Data entries
==========

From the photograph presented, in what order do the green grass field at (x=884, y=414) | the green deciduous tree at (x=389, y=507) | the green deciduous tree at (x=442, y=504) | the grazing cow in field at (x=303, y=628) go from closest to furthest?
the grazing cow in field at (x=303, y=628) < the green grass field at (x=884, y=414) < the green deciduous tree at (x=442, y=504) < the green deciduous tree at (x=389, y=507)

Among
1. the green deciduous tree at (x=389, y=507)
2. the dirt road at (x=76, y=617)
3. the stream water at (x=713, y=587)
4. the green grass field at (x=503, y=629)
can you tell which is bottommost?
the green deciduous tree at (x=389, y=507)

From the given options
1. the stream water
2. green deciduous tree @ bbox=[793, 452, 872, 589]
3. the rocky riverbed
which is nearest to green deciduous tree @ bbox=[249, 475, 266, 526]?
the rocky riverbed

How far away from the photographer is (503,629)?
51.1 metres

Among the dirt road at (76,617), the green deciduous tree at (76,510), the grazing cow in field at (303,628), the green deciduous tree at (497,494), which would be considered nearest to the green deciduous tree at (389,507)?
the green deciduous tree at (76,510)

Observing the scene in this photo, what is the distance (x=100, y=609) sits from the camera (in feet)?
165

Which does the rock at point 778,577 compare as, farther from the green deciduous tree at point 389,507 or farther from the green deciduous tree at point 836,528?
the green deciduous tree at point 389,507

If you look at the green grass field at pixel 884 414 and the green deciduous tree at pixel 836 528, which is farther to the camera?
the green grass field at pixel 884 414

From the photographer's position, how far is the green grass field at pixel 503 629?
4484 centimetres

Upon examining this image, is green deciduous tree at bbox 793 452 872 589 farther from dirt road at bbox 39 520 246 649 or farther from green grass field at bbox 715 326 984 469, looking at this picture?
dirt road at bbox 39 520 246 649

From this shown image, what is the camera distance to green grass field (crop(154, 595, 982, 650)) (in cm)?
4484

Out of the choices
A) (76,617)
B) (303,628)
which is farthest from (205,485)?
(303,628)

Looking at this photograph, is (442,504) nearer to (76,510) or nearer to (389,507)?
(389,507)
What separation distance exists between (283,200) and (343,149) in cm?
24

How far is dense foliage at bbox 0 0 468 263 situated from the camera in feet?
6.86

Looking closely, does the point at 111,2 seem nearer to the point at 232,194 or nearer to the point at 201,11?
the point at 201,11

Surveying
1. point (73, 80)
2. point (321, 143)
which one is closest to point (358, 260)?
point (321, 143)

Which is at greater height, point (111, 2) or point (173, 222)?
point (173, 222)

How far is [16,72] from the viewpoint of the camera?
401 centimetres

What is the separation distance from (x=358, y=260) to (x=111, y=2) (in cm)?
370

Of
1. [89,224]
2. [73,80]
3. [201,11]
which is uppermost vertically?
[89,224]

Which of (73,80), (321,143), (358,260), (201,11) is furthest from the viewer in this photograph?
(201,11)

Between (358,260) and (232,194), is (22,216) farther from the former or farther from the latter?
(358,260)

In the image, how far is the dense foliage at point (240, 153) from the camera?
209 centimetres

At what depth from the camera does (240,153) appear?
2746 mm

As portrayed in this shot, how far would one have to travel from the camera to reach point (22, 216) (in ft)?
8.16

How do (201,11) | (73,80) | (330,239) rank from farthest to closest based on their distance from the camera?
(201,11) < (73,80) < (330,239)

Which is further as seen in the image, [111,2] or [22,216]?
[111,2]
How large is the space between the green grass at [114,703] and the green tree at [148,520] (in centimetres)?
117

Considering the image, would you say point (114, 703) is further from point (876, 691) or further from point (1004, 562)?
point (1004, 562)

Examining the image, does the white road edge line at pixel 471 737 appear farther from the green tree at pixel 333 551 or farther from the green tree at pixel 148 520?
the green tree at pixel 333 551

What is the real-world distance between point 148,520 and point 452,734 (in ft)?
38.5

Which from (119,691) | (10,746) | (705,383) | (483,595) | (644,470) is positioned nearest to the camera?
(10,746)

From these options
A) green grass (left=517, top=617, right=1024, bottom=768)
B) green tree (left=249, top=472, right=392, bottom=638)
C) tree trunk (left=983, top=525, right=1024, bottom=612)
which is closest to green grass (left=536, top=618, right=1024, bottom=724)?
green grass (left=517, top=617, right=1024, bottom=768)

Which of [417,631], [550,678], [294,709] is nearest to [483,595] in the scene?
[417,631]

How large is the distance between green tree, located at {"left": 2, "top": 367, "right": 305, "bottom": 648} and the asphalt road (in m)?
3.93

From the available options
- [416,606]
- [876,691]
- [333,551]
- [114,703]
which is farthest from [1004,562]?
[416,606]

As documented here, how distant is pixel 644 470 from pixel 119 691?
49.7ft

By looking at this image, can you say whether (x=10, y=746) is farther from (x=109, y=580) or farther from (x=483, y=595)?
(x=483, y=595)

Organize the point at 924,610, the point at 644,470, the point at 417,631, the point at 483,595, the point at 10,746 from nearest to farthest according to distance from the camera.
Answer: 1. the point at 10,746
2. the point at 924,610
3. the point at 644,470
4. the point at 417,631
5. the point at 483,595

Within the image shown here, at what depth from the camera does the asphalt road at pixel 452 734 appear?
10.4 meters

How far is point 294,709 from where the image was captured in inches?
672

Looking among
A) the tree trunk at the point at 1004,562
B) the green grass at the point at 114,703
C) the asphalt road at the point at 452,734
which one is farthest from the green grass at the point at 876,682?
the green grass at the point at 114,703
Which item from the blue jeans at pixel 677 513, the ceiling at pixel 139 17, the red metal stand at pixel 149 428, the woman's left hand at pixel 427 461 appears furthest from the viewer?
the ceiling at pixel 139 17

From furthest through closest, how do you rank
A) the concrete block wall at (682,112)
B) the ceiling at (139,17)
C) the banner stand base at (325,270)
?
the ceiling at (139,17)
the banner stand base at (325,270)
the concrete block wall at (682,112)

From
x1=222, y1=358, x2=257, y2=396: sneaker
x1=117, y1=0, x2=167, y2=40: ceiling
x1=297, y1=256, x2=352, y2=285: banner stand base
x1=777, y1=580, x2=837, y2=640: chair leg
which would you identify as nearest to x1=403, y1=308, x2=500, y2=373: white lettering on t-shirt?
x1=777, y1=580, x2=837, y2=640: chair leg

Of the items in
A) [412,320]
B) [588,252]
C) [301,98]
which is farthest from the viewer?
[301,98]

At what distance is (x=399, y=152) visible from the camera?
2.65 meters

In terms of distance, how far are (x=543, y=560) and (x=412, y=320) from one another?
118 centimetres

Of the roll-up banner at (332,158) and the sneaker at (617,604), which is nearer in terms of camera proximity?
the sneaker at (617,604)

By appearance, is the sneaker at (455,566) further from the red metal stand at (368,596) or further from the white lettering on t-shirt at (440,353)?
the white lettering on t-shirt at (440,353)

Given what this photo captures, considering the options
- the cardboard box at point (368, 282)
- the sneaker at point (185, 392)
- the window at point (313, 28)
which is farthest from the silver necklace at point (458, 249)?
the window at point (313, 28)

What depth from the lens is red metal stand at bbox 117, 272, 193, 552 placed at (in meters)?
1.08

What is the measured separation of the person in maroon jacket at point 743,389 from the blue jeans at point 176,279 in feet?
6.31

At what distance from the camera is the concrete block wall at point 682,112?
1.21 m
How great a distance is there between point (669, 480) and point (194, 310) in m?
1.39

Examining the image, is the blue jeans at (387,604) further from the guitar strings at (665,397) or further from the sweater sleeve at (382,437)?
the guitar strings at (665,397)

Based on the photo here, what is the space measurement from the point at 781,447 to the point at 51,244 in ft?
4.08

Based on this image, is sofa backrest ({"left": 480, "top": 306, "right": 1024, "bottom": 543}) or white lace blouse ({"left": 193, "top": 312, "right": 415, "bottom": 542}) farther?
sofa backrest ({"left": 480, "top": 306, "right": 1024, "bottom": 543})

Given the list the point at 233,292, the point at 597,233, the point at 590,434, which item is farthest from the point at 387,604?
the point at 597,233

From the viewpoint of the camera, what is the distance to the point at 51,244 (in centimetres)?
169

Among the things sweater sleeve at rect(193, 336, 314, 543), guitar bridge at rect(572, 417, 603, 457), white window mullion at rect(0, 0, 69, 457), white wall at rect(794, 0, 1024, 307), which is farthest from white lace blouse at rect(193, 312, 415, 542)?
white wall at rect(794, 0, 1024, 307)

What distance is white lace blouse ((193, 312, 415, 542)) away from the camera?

==========

Copy exactly the lines above, from the one containing "Based on the photo" through the very last line.

COMPLETE ANSWER:
Based on the photo here, what is the space measurement from the point at 781,447 to the point at 51,244 in ft?
4.08

Based on this image, is sofa backrest ({"left": 480, "top": 306, "right": 1024, "bottom": 543}) or white lace blouse ({"left": 193, "top": 312, "right": 415, "bottom": 542}) farther?
sofa backrest ({"left": 480, "top": 306, "right": 1024, "bottom": 543})

Given the list the point at 233,292, the point at 597,233, the point at 590,434, which item is farthest from the point at 387,604?
the point at 597,233

From the viewpoint of the camera, what is the distance to the point at 51,244 (in centimetres)?
169

Among the things sweater sleeve at rect(193, 336, 314, 543), guitar bridge at rect(572, 417, 603, 457), white window mullion at rect(0, 0, 69, 457), white wall at rect(794, 0, 1024, 307), which is farthest from white lace blouse at rect(193, 312, 415, 542)?
white wall at rect(794, 0, 1024, 307)

What distance is white lace blouse ((193, 312, 415, 542)) away from the camera?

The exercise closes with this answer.